Knupp's article should certainly get you to the point of being comfortable with my Project Euler problem 14 generator. My generator is very vanilla, just conjuring up a sequence of numbers. The one tricky aspect is my program often doesn't pursue the sequence to the end, but sometimes decides it needs to see a new sequence. I was a little nervous when I did it that way, but now understand that Python doesn't mind dangling generators like that, and even should know enough to be able to garbage collect their saved state, if memory gets tight and it is clear that there's no way the program could get back into that old sequence. Powerful stuff and a feature unlike anything available available in C, Fortran, Basic or Cobol to name 4 examples of older more traditional programming languages.

But Wait! There's more!

If you've read this far but are yawning, thinking that hardly ever do you, yourself, have occasion to use complex logic to generate a sequence of numbers in the programs that you write, well hang on and see what else generators are good for.

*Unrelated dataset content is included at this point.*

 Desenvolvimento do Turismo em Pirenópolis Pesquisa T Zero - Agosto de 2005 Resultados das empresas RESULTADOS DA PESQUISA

Igor Vasilcovsky recently pointed out to me an interesting tutorial from David Beazley about generators. The meat is the slide deck under the presentation link on that page. Even with 2 slides to a page, that slide set runs to 79 pages so it probably is too much to absorb in one sitting. So try to work through it in several sessions. Here's my summary of the key elements I think you should get from wading through that presentation:

  1. A generator can return any kind of Python object. That is, it isn't limited to returning the numbers of a sequence. If you paid close attention to my Pythonic Python from July, 2013, you may remember that one of the points I made there was that Python functions can return large complex objects, not limited to just a number or just a pointer. Better still, Python takes care of the book keeping to automatically garbage collect the returned object if you are no longer using it.

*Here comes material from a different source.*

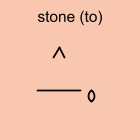 stone (to)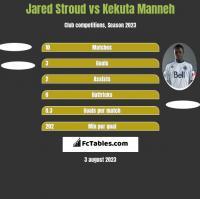 Jared Stroud vs Kekuta Manneh h2h player stats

    Beazley has examples with a generator returning strings (lines from log files), and then takes an unexpected turn to have the generator parse the strings into values and stash the values into a dictionary with a name for each value and then return the resulting dictionary as the generator's output. (A dictionary per line of the log file!) My initial reaction to that was to be horrified at the overhead, but if you think about it, looking up a name in a dictionary is quite central to Python's run time modus operandi, so dictionary objects being generated is perhaps more general than generating some more specific Python class object, and looking up values by name is pretty much the same as using a name of a member of a class object to get to a value in the class object. So given that Python is able to get decent performance from run-time interpretive execution, generating dictionaries is a lot more sensible then my initial gut reaction took it to be.

  2. A generator is just Python software so it can do anything that any Python software might want to do to provide the next value in the sequence. It can compute the next value using a formula, or it could access a file to learn the next value. It is even able to make use of another generator to get an input sequence that it manipulates and passes along. So generators can be chained together into long pipelines.
  3. If your program is basically about iterative processing of a series of stuff, then chaining together pipelines of generators can fundamentally shape a clean structure for your program and with a little practice you'll soon have a collection of useful reusable filters that you can use to construct future programs that you haven't even thought of yet. Share them with your friends. If you own the code, consider making it (and it's documentation) GPL licensed and freely shared on Github or some other such public place.
I'm seeing hints on the Internet that future Python releases will have even more use of generators. e.g. standard approaches built in to the language to process streams of events. e.g. Brett Cannon's 40 minute talk: "Python 3.3: Trust me, it is better than 2.7". He foreshadows a Guido Van Rossum talk about Python 3.4 scheduled for that same conference. If you can find a link to a video of Guido's talk about 3.4 and new roles for generators, please share it in the comments section here.